Matcha Alfajores with Dulce de Leche
Prep. Time: 30 min - Rest Time: 20 min. - Cook Time: 20 min - Yield: 20 servings
Ingredients
150g unsalted butter, at room tº
200g white sugar
70g vanilla sugar (1 tbsp. vanilla extract)
2 egg yolks, at room t°
1 egg, at room t°
1 tbsp. dark rum
300g all-purpose flour
1 tbsp. matcha powder
250g cornstarch
½ tsp. baking powder
Zest of ⅓ lemon
1 cup of dulce de leche
Unsweetened shredded coconut
Instructions
Preheat oven to 170ºC / 325ºF.
In a bowl mix the all-purpose flour, baking powder, cornstarch, matcha, and vanilla sugar.
In a large large bowl mix butter sugar and vanilla sugar until very creamy.
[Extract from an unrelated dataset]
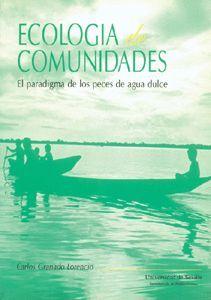 ECOLOGIA DE COMUNIDADES EL PARADIGMA DE LOS PECES DE AGUA DULCE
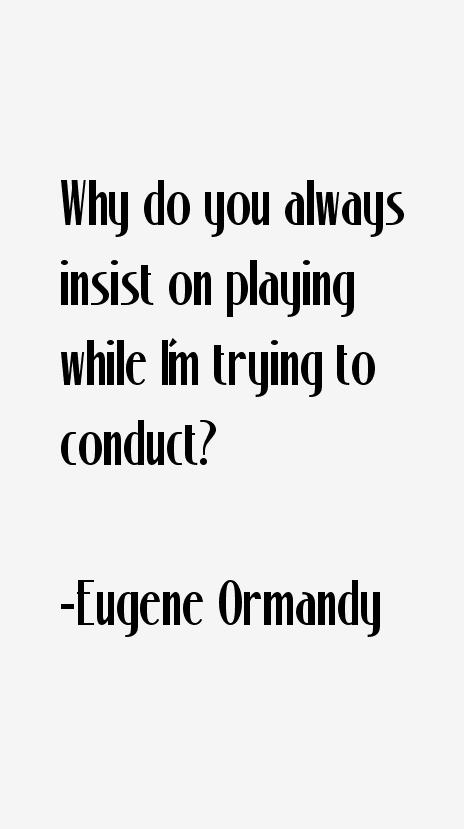 Eugene Ormandy Quotes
Add egg yolks, whole egg, rum, lemon zest and mix well to incorporate.
Add the dry ingredients to this large bowl in 3 batches and mix well.
Place the dough on a clean surface and using your hands press it into a ball. Wrap the dough in plastic film and let it rest in the fridge for at least 20 minutes.
On a floured surface, roll dough to ½ cm thick.
Cut circles and place them on a buttered cookie tray.
Bake for 20 minutes or until a golden color. Let cool completely on a wire rack.
Put a tbsp. of dulce de leche and fill one round, flat side up and press to sandwich them together, forming alfajores.
Put unsweetened coconut in a plate and roll sides of alfajores.